INTRODUCTION
The model for medical decision-making has fundamentally shifted over time. Dating back to the Hippocratic Oath, paternalism was deep-seated in medical care for centuries.1 However, the rights-based movements in the 1960s led to a shift towards patient-centered care.2 Autonomy became a founding principle of bioethics and dominated decision-making.3Following these two extremes, bioethics has attempted to find a middle ground in the 21st century, by embracing the concept of shared decision-making (SDM).4 Herein, physicians and patients work together to optimize decision-making by utilizing the values and preferences of patients and families.4-6Currently in the United States, patients are generally felt to have the ultimate autonomy to make value-based medical decisions.
Pediatric patients have a less active and more ill-defined role in decision-making. Parents or legal guardians generally make medical decisions for children under the age of 18 in the United States, while pediatric competency is determined on a case-by-case basis in Canada and Switzerland.7,8 Although emancipated minors and mature minor doctrines do exist, they are rare exceptions rather than the norm, and this status is rarely granted to preadolescents. While pediatric assent exists and is encouraged, it is usually not required for treatment under age 14, nor is it required for procedures or treatments deemed medically necessary. Assent and dissent carry little weight, thus attesting to the lack of standardized involvement of pediatric patients in decision-making.

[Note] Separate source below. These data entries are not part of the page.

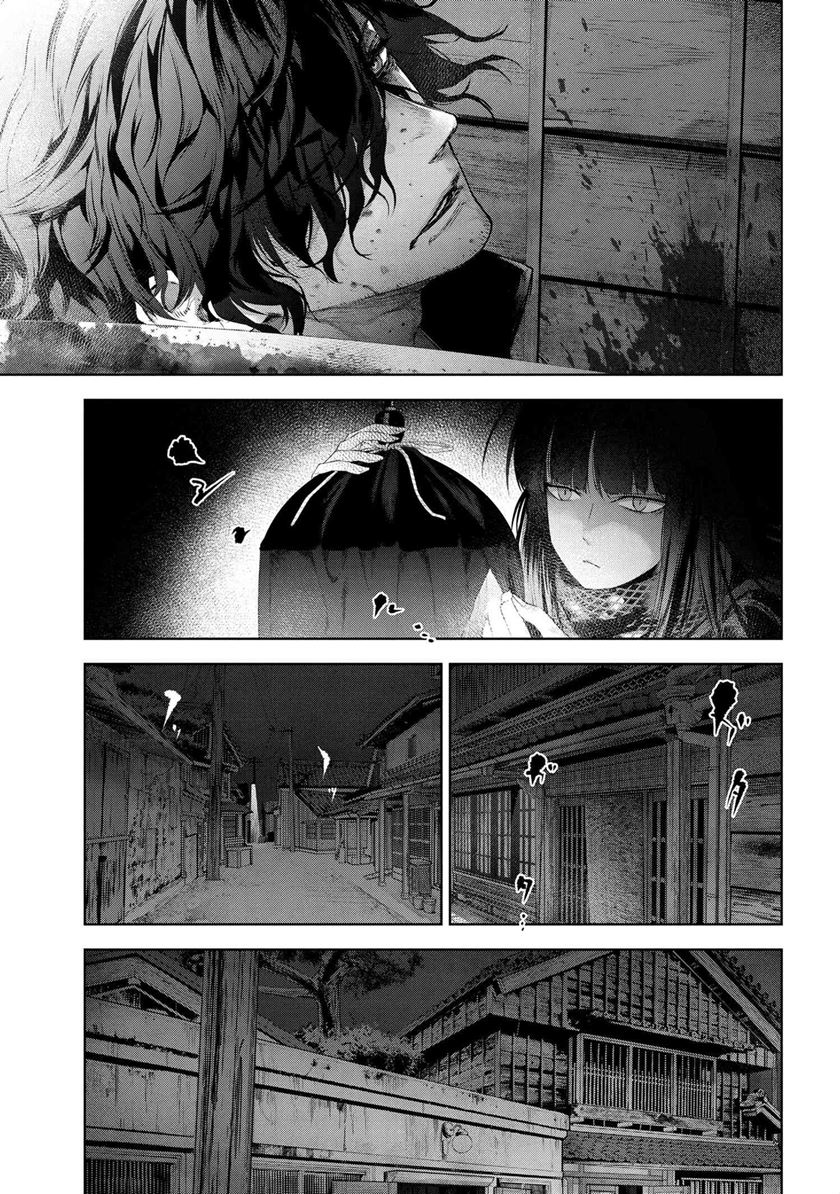 Teito Seihai Kitan – Fate/type Redline Chapter 13.2 page 2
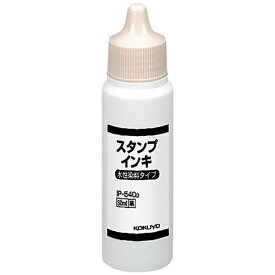 KOKUYO｜コクヨ スタンプインキ（水性染料タイプ） IP-540D 黒
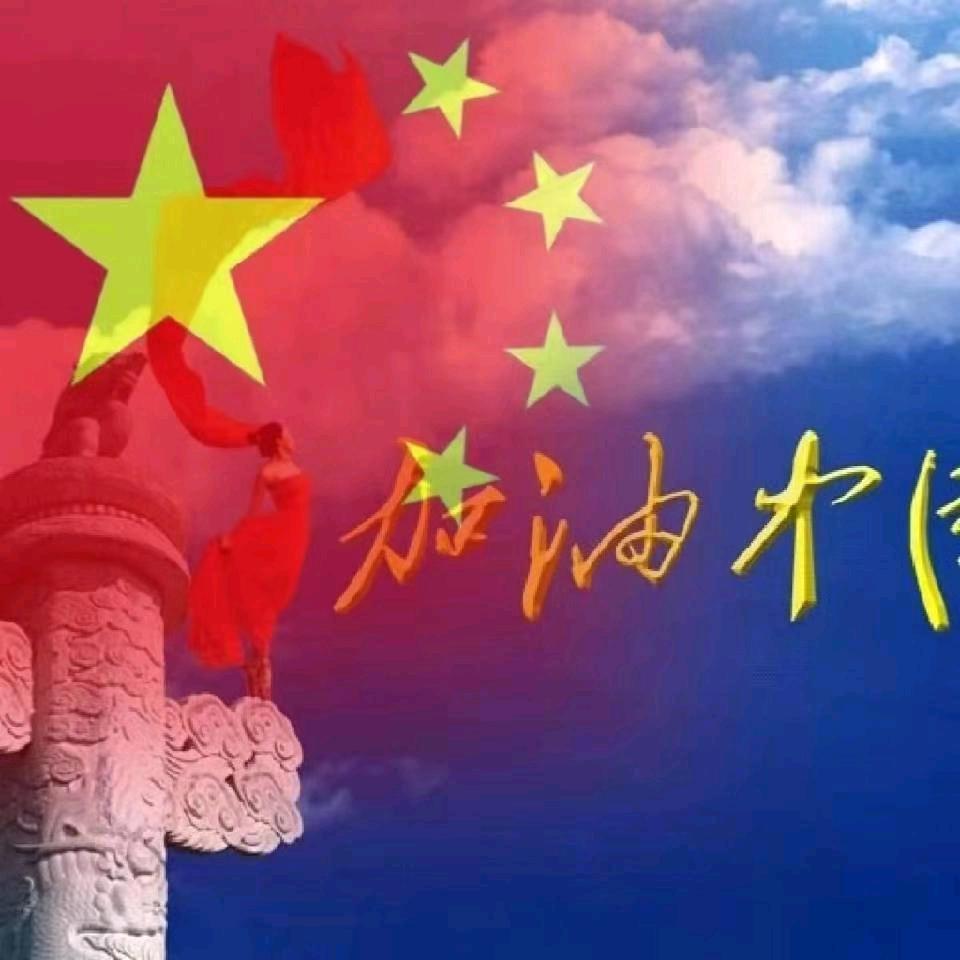 知音知音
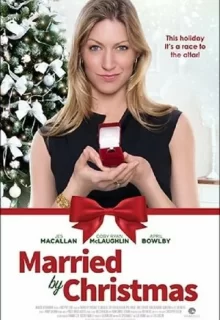 Выйти замуж до Рождества / Married by Christmas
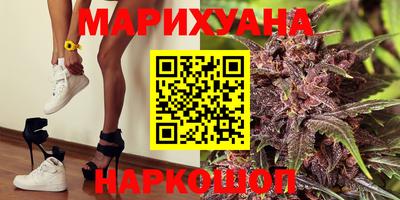 MDMA Premium VHQ Краснознаменск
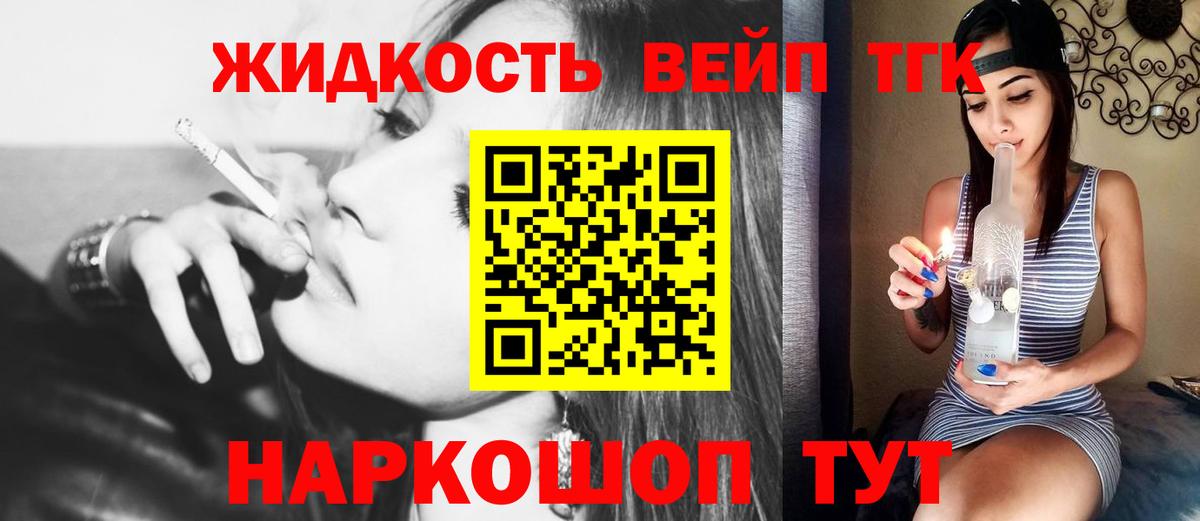 ТГК THC oil Ульяновск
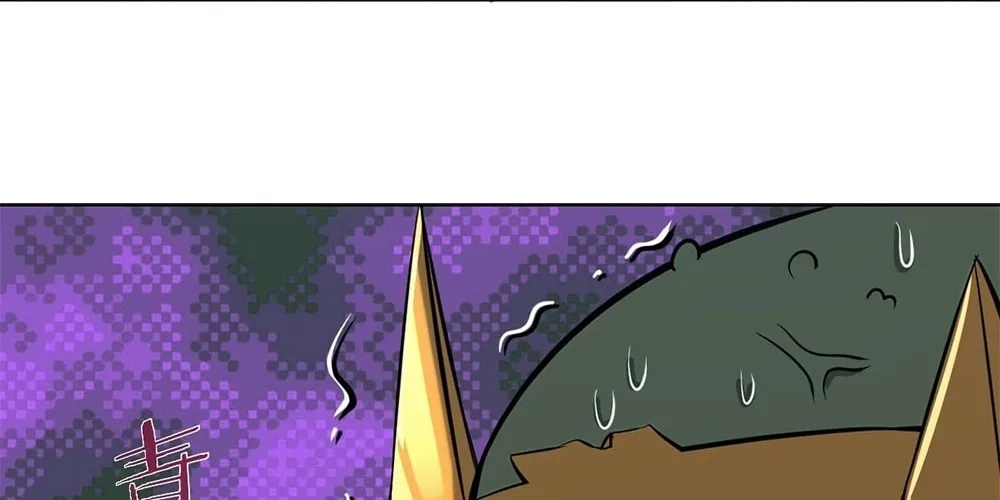 The Last Cultivator Chapter 2 page 74 - 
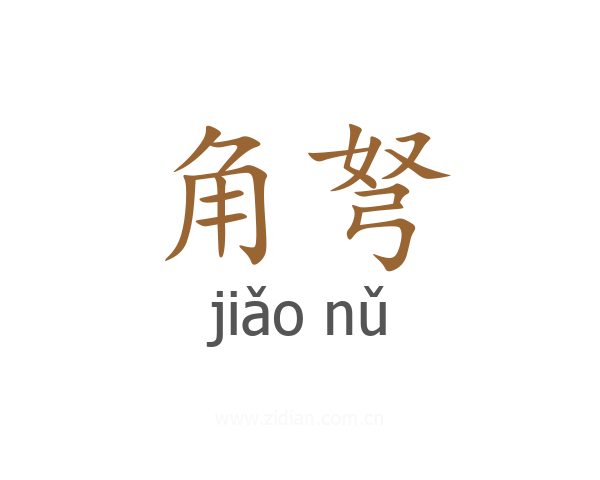 角弩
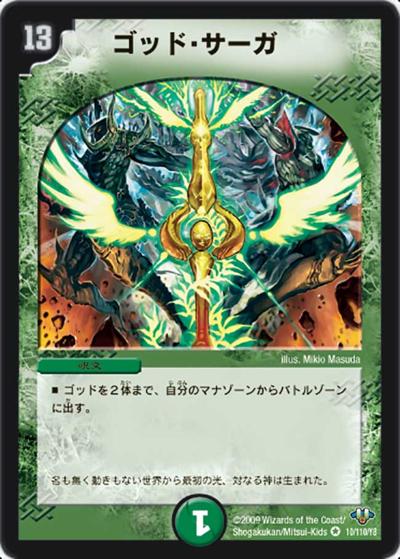 ゴッド・サーガ（DM-32 10/110 VR / 神化編 第1弾 / 神化編）
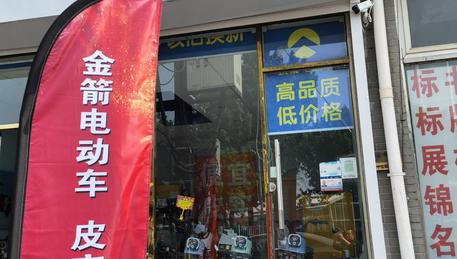 临街商铺，分租，带，互不干扰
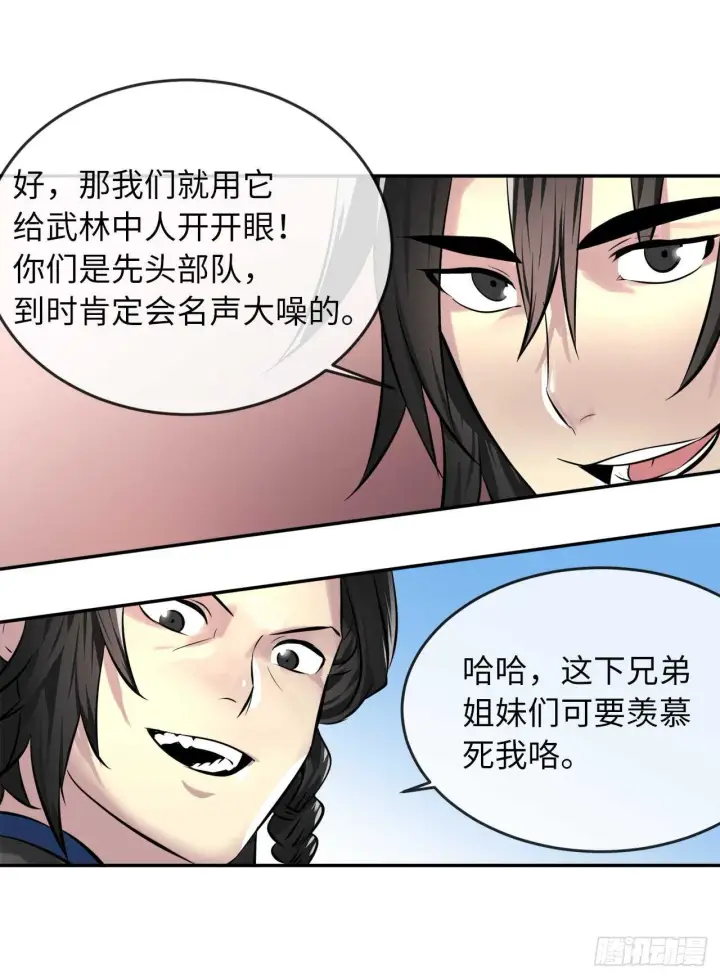 漫画《废柴重生之我要当大佬》73.闲言碎语第41张图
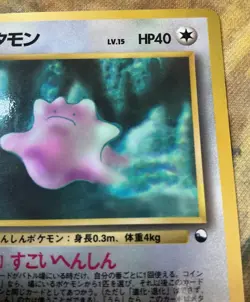 Ditto Vending Machine Glossy Cards Series 2 Regular Japanese No.132 1998 #2547 - Image 4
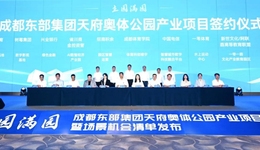 集中簽約，總投資50億元！成都東部新區(qū)又一科創(chuàng)產(chǎn)業(yè)園投用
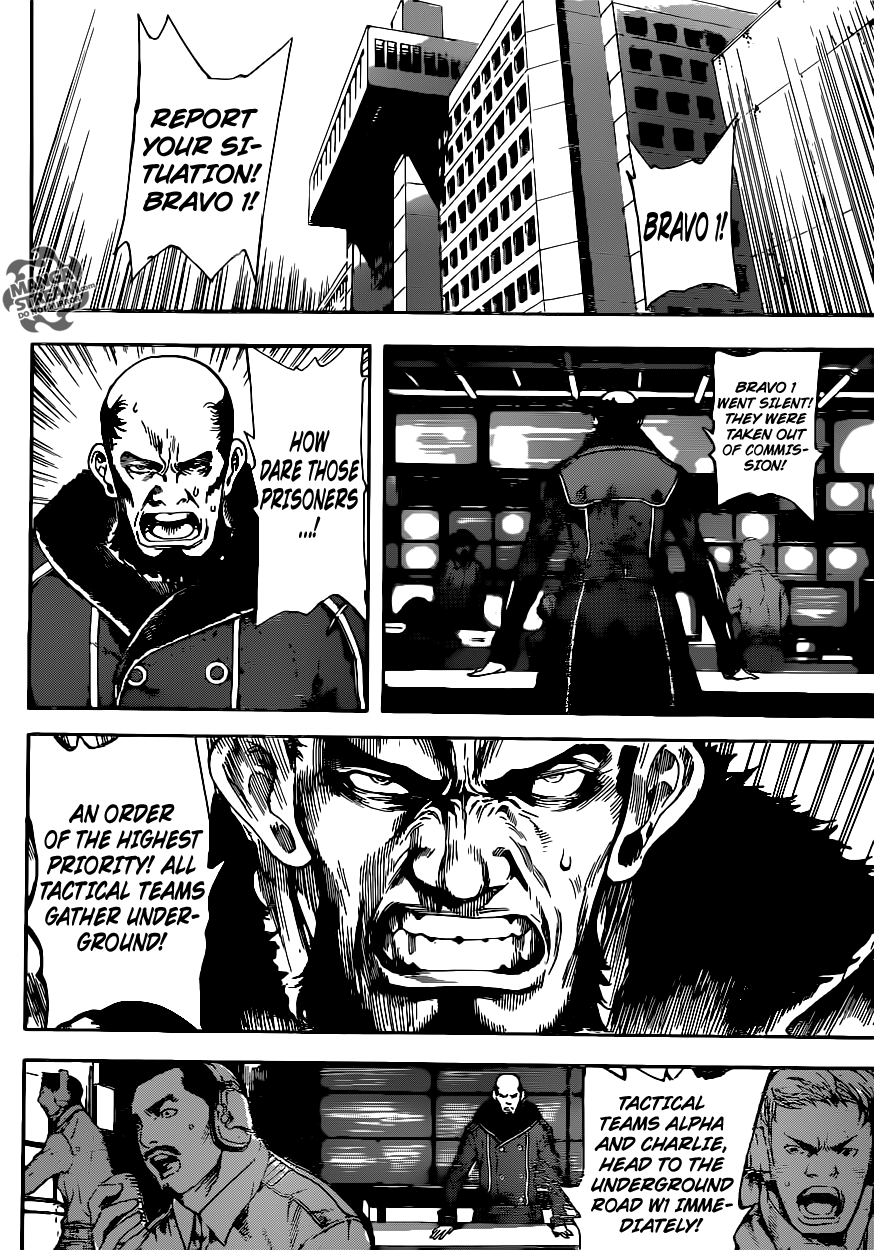 Read Area D_ Inou Ryouiki ENGLISH Manga Online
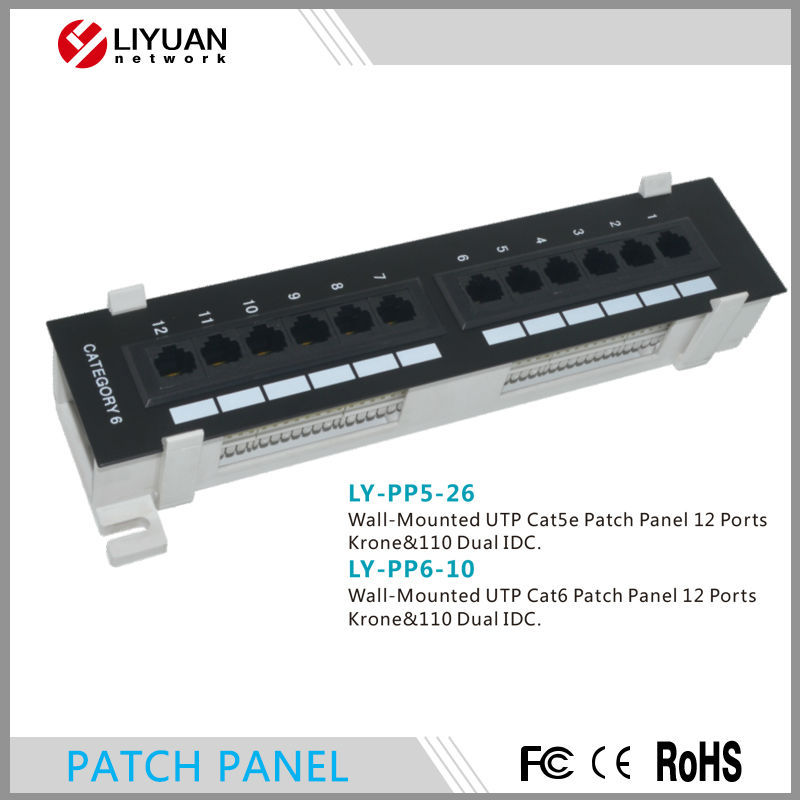 LY-PP5-26/LY-PP6-10壁掛けutp cat5e cat6パッチパネル-その他配線器具問屋・仕入れ・卸・卸売り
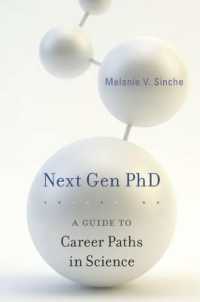 次世代の科学者のキャリアパス・ガイド<br>Next Gen PhD : A Guide to Career Paths in Science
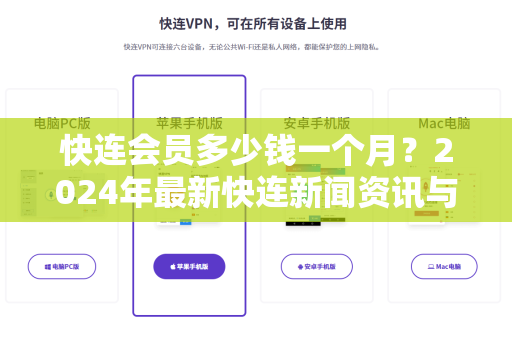 快连会员多少钱一个月？2024年最新快连新闻资讯与价格全解析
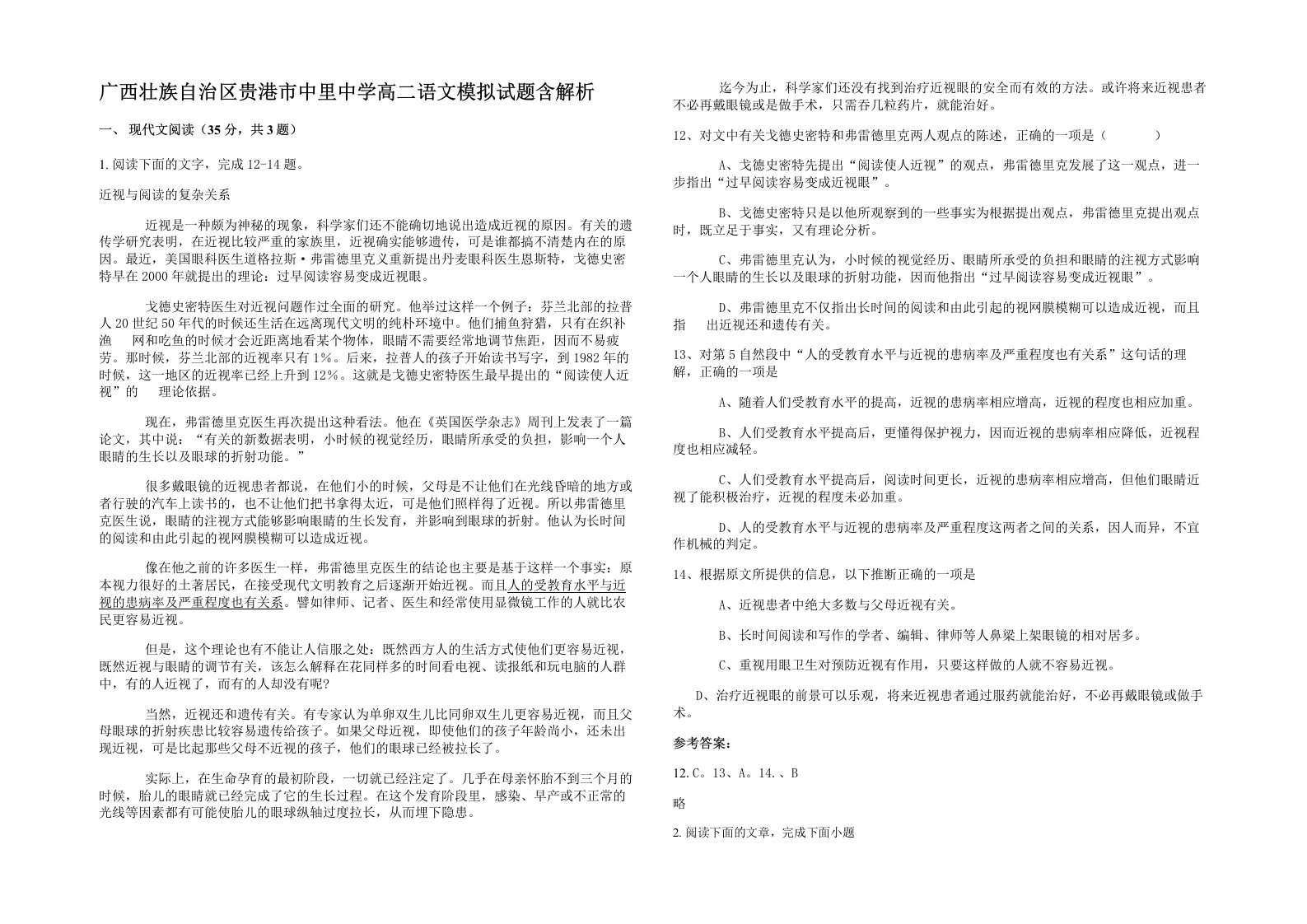 广西壮族自治区贵港市中里中学高二语文模拟试题含解析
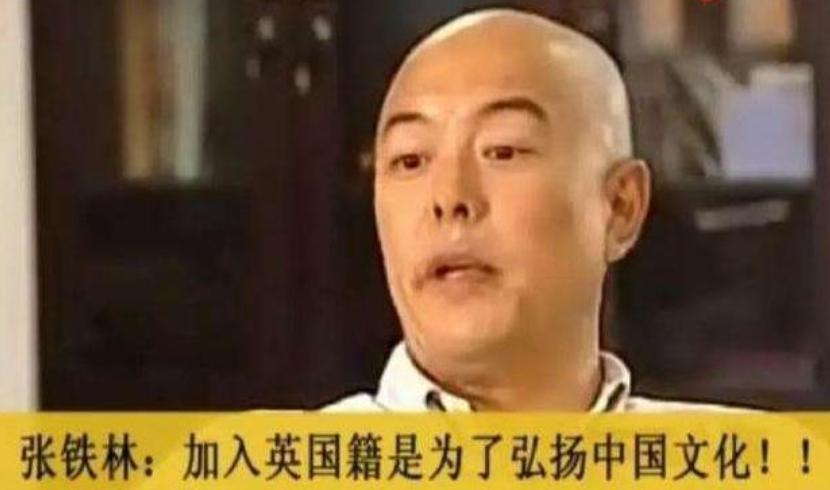 皇帝专业户张铁林近况,皇帝专业户张铁林不为人知的一面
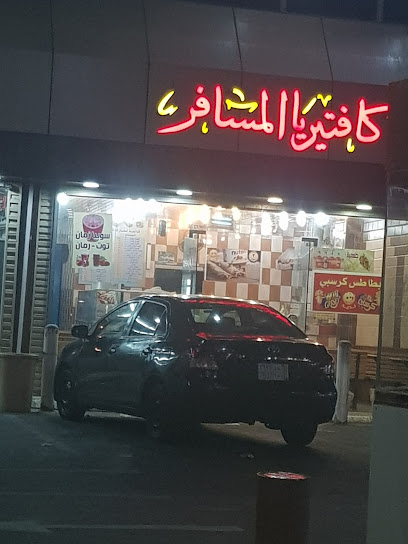 Traveler Cafeteria - Saudi Arabia|Alhada 26792|976P+P55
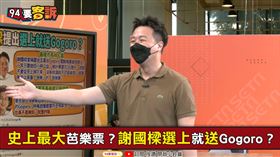 謝國樑喊送五萬台電動車！李正皓：自己出錢(圖/94要客訴)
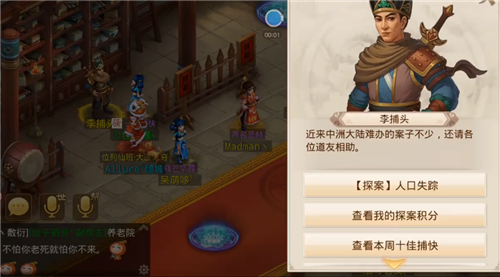 問道手游王二狗的暗號什么？3月4日探案王二狗暗號介紹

However, many preadolescents and adolescents, particularly those with chronic disease, may be competent to make medical decisions. Pediatric decisional competency varies widely, and depends not only on age, but also on maturity and cognitive ability.9-11Furthermore, the presence of chronic illness results in improved medical decision-making competency. Children with chronic disease have an increased understanding over healthy peers and even some adults.7,12-14 Moreover, in chronic illness, medical decisions often hinge on questions of values and quality of life, rendering it even more important to involve children in these decisions.
The decision to pursue or forego pediatric lung transplantation for end-stage lung disease is one example of the complex decisions that parents make for their children. It is personal and value-laden, and varies considerably from family to family. Attitudes towards involving children in these discussions is unclear. This renders it an exemplary decision to study in the context of pediatric involvement in SDM.
In this study, we aimed to investigate physician attitudes towards involving children in decision-making surrounding lung transplantation.